If you have a general question about the database, send an email to email@example.com.
Definition of terms
The multimeric state or Oligomeric state is the number of chains that interact, at least, with one other chain in the PDB file. Thus, a dimer has a multimeric state = 2. If all interface areas are less than 250 Å², the multimeric state is set to 0. The interface area is the sum of the mean ASA buried by interacting chain. If the PDB entry contains only one chain (e.g. interwoven chains see 2ltn, 1cov,...) then the multimeric state is also set to 0.
THUS, THE NUMBER OF CHAINS IN THE BIOUNIT FILE MAY BE HIGHER THAN THE INDICATED MULTIMERIC STATE IF SOME INTERFACE AREAS ARE LESS THAN 250 Å² (example: pdb 1gyr has a multimeric state of 2 although 3 chains are present in the PDB file: the interface area between chains B and C is 174 Å² ; example 2: 1qzv has 22 interfaces but only one A:B is greater than 250 Å²). 1qzv has a multimeric state = 2.
area = [ (ASA(chain 1) + ASA(chain 2)) - ASA(pairwise complex) ] / 2
The accessible surface area is computed by using the FreeSASA program (Simon Mitternacht (2016) FreeSASA: An open source C library for solvent accessible surface area calculation. F1000Research 5:189 (doi: 10.12688/f1000research.7931.1) .
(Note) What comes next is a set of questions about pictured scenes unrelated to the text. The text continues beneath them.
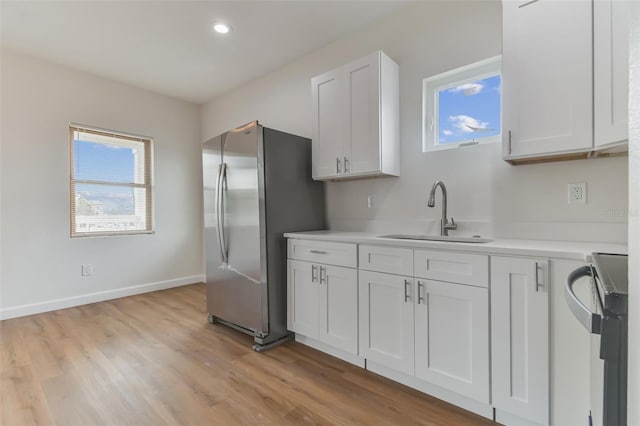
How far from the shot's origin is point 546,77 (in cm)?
158

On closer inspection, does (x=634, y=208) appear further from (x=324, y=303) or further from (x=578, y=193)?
(x=324, y=303)

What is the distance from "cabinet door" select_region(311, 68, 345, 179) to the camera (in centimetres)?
249

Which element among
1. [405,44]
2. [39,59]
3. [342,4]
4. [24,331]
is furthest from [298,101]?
[24,331]

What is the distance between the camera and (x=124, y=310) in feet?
11.0

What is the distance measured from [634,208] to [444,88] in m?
2.13

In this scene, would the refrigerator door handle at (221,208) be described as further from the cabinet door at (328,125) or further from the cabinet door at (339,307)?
the cabinet door at (339,307)

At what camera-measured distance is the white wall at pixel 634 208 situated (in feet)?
1.45

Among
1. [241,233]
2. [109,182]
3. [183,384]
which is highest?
[109,182]

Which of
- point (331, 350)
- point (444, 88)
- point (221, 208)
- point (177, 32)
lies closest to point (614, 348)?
point (331, 350)

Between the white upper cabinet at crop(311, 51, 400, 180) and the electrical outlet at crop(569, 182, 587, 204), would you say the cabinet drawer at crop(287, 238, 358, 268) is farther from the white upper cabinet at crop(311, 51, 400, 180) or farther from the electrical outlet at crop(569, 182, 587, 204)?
the electrical outlet at crop(569, 182, 587, 204)

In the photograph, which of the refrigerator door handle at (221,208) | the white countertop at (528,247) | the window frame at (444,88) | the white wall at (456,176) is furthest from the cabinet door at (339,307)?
the window frame at (444,88)

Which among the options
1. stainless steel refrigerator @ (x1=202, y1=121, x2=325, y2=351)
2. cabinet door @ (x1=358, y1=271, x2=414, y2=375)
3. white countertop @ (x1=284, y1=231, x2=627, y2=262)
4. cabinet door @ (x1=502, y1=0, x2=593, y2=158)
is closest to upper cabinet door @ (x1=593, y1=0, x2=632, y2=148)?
cabinet door @ (x1=502, y1=0, x2=593, y2=158)

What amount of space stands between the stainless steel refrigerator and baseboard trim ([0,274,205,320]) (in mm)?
1744

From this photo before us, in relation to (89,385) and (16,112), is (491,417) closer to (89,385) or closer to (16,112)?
(89,385)
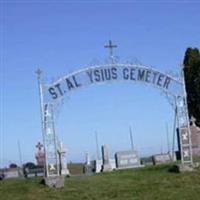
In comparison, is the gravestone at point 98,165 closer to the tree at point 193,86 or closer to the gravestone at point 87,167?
the gravestone at point 87,167

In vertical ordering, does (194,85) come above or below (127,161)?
above

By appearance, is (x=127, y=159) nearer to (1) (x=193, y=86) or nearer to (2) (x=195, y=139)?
(2) (x=195, y=139)

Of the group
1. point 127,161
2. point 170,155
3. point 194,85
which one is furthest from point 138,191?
point 194,85

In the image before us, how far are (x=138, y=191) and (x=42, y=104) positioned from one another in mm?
5494

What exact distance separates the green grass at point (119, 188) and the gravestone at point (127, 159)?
300 inches

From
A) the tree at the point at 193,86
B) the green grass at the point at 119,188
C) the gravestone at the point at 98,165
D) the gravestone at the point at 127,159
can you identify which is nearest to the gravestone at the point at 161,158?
the gravestone at the point at 98,165

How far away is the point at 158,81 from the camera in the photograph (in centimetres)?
2514

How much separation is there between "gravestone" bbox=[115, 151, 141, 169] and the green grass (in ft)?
25.0

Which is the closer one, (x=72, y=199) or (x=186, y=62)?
(x=72, y=199)

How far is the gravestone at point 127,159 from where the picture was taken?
3073cm

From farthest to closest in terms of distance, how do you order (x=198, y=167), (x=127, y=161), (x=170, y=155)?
(x=170, y=155) → (x=127, y=161) → (x=198, y=167)

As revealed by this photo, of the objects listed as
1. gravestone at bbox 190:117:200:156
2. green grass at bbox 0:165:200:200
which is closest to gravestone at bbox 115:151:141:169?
green grass at bbox 0:165:200:200

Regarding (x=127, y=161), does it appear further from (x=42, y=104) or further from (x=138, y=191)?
(x=138, y=191)

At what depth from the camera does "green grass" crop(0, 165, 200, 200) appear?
18828mm
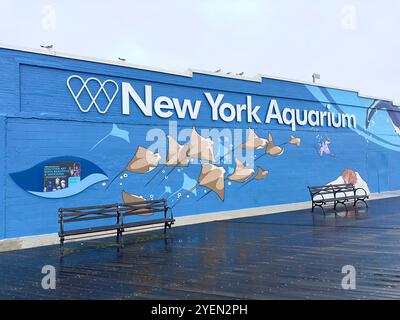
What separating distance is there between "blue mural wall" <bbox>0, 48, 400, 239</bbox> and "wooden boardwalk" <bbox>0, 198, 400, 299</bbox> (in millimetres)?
1467

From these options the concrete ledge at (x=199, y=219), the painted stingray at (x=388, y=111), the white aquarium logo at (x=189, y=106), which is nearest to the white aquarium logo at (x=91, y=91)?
the white aquarium logo at (x=189, y=106)

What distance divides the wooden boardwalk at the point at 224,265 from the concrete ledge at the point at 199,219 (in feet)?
1.55

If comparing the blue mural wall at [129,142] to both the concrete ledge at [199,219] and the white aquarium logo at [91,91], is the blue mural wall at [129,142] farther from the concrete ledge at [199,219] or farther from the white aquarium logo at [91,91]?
the concrete ledge at [199,219]

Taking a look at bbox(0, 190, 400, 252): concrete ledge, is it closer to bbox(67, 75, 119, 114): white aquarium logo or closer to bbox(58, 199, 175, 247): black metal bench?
bbox(58, 199, 175, 247): black metal bench

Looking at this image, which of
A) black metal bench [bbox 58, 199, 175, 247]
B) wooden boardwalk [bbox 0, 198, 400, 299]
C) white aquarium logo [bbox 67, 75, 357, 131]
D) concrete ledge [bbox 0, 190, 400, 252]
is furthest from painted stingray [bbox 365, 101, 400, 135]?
black metal bench [bbox 58, 199, 175, 247]

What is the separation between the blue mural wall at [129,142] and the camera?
10.6 metres

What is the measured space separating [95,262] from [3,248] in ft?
9.37

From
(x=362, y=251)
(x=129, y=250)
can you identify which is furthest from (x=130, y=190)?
(x=362, y=251)

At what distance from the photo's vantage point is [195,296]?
6035mm

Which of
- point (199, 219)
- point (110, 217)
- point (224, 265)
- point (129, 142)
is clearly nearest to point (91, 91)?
point (129, 142)

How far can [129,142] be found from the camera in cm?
1273

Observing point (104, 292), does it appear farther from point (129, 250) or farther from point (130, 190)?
point (130, 190)

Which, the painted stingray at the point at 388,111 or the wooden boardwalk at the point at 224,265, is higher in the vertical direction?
the painted stingray at the point at 388,111

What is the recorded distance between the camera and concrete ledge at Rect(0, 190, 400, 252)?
10266 millimetres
Chain names_ The MODEL number in the Biounit file has to be associated with the chain name in order to distinguish chains (Chain A in MODEL 1 may interact with chain A in MODEL 2). MODEL is usually used in NMR-determined structures. We also compare the sequence of the biounit chain-model to the original PDB content to find (and check) the original chain name. Some chains turnout to be mismatched (e.g. 2csm chain A and the biounit file 2csm chain_A_MODEL_1-chain_A_MODEL_2). Identifying the original chain is important since most of the sequence information is associated with the original chain name (e.g. the GI number, ECOD domain,...). Biounit files containing more than 24 MODELs are excluded from the database.
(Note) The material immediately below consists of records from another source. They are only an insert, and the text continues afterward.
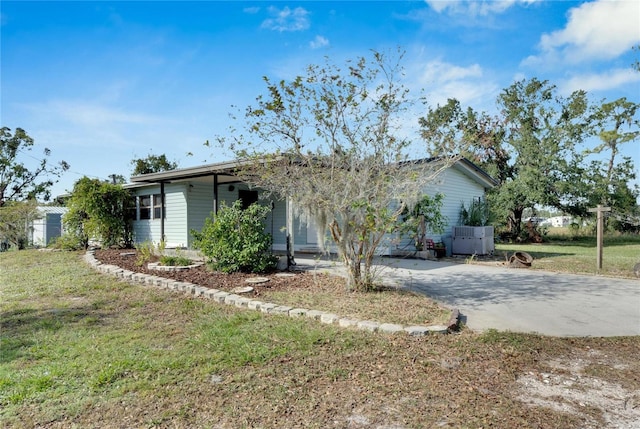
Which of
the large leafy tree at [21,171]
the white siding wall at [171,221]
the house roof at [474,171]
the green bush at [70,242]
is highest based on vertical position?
the large leafy tree at [21,171]

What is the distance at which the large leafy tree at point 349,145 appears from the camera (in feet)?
18.6

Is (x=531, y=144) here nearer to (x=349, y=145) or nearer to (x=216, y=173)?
(x=216, y=173)

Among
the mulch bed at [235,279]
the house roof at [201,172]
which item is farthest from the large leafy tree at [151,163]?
the mulch bed at [235,279]

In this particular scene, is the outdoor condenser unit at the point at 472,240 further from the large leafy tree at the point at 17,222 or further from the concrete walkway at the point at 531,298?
the large leafy tree at the point at 17,222

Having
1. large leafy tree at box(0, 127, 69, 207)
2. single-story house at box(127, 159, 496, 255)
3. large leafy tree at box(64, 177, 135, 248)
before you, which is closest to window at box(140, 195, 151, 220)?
single-story house at box(127, 159, 496, 255)

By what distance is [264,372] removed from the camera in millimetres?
3135

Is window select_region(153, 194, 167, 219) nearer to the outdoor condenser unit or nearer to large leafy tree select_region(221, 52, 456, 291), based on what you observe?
large leafy tree select_region(221, 52, 456, 291)

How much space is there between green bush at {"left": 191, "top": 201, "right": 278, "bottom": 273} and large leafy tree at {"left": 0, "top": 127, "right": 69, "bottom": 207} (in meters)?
20.0

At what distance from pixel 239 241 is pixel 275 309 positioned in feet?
9.37

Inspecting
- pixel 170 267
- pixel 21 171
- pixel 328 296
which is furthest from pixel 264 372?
pixel 21 171

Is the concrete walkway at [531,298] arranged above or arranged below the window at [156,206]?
below

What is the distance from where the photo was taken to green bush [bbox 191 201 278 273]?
296 inches

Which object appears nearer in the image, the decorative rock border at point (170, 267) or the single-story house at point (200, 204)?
the decorative rock border at point (170, 267)

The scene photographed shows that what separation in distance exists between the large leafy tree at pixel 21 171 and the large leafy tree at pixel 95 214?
11644 mm
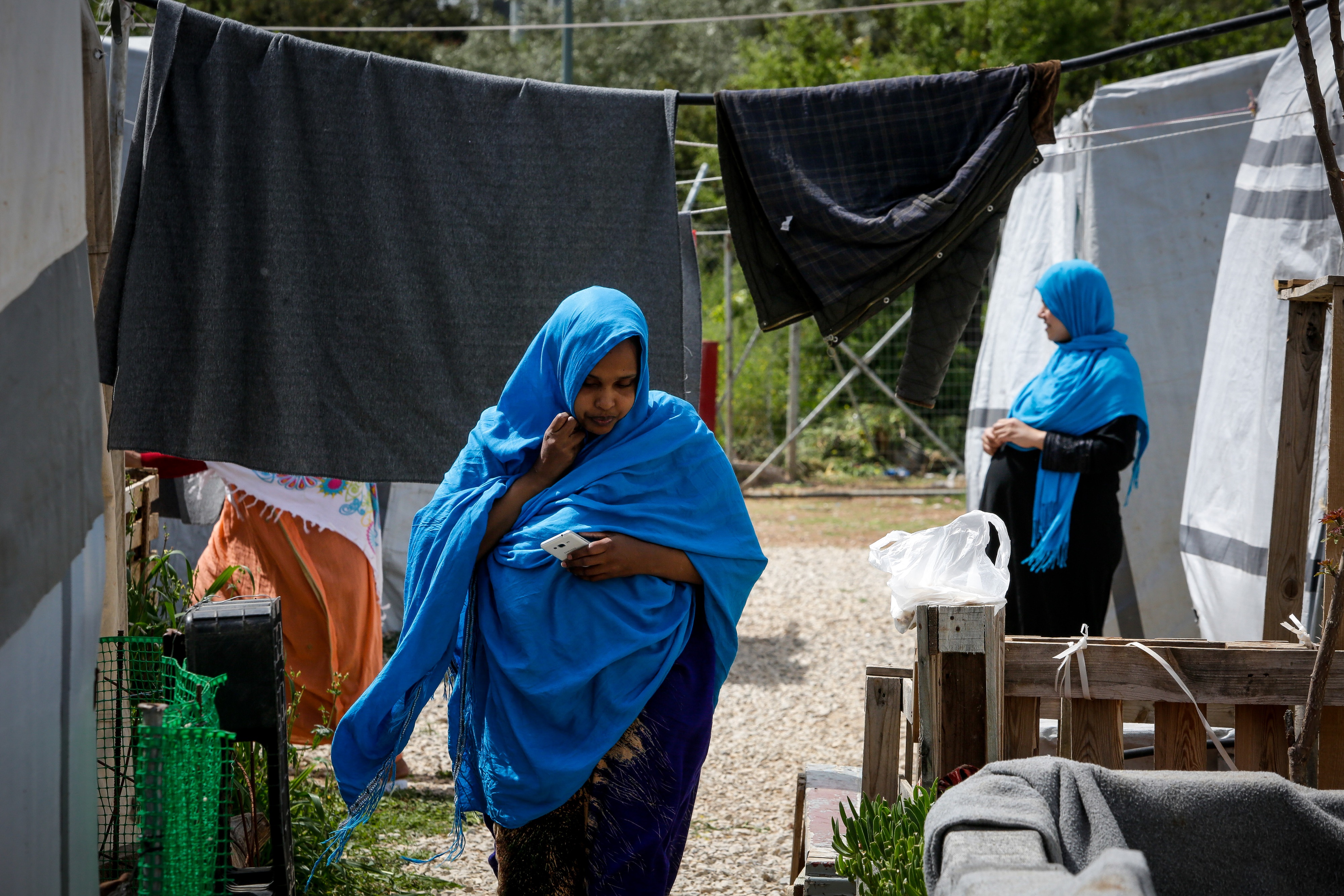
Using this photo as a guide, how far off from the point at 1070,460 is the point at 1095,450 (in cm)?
11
SEQRES is the aminoacid sequence of residues in the current chain retrieved from the mmCIF PDB file (PDB file generated upon the mmCIF file by using the program CIFTr). In the PDB file, you can find :
Unbound structures are PDB entries that have only one chain in the Biounit file (Biological unit file) and only one chain in the original PDB file (no crystal packing). Examples: 1g83A (chain A of the PDB entry 1g83) is the monomeric form of the complexed chain C in the 1avz PDB entry.
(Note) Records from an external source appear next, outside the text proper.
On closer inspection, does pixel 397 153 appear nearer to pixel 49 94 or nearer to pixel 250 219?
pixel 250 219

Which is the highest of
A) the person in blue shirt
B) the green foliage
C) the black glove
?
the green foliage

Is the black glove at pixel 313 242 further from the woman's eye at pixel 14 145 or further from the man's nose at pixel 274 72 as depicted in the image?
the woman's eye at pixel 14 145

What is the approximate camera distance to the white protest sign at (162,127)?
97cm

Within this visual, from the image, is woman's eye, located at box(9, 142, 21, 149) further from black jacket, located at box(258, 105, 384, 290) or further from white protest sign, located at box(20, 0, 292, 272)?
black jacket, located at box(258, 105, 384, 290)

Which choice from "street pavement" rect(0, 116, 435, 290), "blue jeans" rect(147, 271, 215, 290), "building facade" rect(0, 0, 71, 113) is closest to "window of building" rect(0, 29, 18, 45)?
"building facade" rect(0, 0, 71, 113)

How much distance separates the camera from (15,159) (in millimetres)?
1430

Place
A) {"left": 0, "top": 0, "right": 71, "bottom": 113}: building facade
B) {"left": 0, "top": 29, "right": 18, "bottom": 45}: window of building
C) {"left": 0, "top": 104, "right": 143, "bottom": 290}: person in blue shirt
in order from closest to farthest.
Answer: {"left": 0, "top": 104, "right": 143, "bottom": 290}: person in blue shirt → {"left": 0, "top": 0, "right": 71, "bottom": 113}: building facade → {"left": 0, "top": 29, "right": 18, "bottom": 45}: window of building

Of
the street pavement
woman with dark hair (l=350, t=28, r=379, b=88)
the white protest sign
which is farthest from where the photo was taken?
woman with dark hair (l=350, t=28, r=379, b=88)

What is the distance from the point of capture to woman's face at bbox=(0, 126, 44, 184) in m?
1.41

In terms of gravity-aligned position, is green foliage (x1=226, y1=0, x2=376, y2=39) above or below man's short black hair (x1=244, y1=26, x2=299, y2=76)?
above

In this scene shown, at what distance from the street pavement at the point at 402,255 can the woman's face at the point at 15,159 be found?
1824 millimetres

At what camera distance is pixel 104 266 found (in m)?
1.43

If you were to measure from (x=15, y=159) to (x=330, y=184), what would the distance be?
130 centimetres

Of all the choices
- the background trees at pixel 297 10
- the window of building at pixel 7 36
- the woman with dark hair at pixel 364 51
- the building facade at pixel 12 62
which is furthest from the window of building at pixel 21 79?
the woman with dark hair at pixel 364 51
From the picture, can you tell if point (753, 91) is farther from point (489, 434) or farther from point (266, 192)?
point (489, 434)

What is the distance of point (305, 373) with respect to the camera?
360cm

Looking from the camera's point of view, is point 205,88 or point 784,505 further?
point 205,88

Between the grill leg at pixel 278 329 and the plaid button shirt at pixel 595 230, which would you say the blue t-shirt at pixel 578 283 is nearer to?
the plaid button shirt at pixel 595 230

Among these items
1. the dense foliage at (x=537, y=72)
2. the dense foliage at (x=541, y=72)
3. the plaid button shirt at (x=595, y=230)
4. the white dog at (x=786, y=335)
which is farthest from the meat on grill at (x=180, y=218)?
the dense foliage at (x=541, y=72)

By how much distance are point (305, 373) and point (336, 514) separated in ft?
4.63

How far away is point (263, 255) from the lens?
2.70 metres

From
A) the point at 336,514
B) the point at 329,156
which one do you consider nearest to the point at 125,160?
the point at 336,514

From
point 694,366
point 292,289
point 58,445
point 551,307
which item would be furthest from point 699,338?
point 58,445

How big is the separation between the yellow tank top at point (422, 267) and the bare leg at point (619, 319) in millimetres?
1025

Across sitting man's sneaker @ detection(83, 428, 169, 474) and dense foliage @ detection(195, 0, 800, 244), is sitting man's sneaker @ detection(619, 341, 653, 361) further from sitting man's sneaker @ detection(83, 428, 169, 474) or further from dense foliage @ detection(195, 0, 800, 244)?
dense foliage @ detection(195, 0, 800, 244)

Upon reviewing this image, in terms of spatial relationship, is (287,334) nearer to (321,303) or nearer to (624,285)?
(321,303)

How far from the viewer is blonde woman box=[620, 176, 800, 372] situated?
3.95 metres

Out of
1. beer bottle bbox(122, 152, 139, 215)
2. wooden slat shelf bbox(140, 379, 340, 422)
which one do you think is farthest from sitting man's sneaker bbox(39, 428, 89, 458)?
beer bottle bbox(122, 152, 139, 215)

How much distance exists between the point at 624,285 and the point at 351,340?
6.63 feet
The interaction ranges indicates the number of the first and the last residue in the PDB sequence which interacts with the other chain. Associated with the ECOD domain boundaries, it may indicate which domain interacts (especially when the protein contain several domains) (under development). (H. Cheng, R. D. Schaeffer, Y. Liao, L. N. Kinch, J. Pei, S. Shi, B. H. Kim, N. V. Grishin. (2014) ECOD: An evolutionary classification of protein domains. PLoS Comput Biol 10(12): e1003926., H. Cheng, Y. Liao, R. D. Schaeffer, N. V. Grishin. (2015) Manual classification strategies in the ECOD database. Proteins 83(7): 1238-1251.)